Lilly looked up at the bartender as he set a cold beer in front of her.
“Good to see you back, Lilly.” The grizzled bartender gave a wide smile and a wink. “I see your friend found you.”
“That he did.” She lifted the beer to her lips and took a long, cold drink.
The bartender moved away, leaving her with the man watching her now. She didn’t even know his name.
“Travis Caine,” he whispered at her ear as though reading her thoughts. “In case you were wondering.”
She was doing more than wondering. It had been driving her crazy not knowing even that scrap of information. “I know your name then,” she said quietly. “Who are you to me?”
“We met six years ago,” he told her. “We’ve run together at odd times since.”
Lilly pushed the fingers of one hand through her hair.
“We traveled together then?” Her heart was racing, her lungs starved for oxygen as she fought not to breathe too hard.
He nodded and Lilly tipped the beer to her lips, and finished it quickly before setting it rather hard on the bar and flicking her fingers at the bartender to the empty bottle.
He’d obviously been watching for her. Within seconds there was another bottle in front of her. She wondered what tip she usually left him for such excellent service.
She finished half the beer, set the bottle on the bar, then glanced back at Travis.
“I fight?” she whispered back at him.
“Rather well.” He gave her a strange half smile. Strange, because she felt she should know what that smile meant.

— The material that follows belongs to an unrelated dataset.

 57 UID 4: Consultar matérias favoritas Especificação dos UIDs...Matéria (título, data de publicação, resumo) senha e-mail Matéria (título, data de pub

“What did I do when I fought?” she asked him. “Did I kill?”
She knew she had. She rubbed her finger and thumb together, knowing her fingerprints weren’t there any longer and they weren’t there for a reason.

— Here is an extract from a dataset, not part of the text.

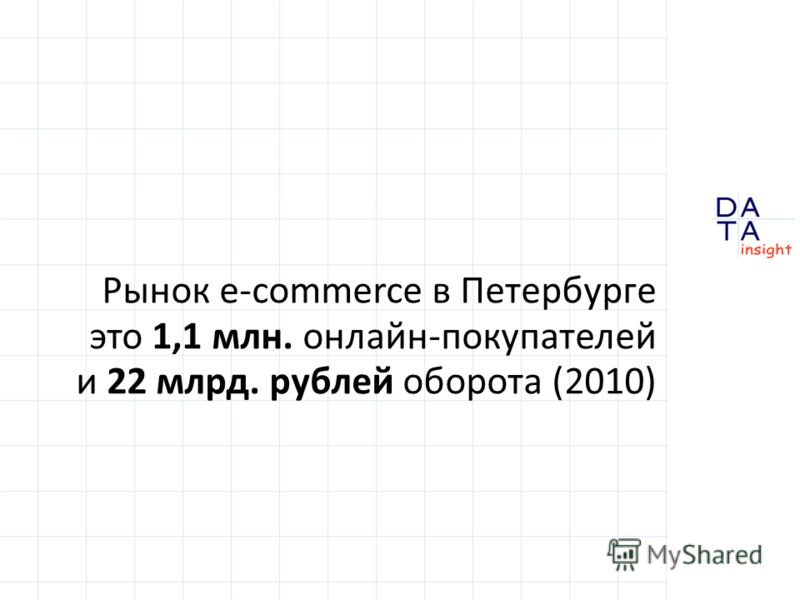 Рынок e-commerce в Петербурге это 1,1 млн. онлайн-покупателей и 22 млрд. рублей оборота (2010)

“You don’t remember anything about the past six years then?” he asked as he turned more fully to her, the backs of his fingers stroking down her lower arm.
Did she remember anything?
She remembered her nightmares. They were filled with pain, rage, and fear. She remembered a sense of drowning, of icy water closing over her head as she fought to breathe.
She remembered a kiss, a touch and an underlying anger that made no sense.
She remembered the sharp retort of a gun, and then nothing.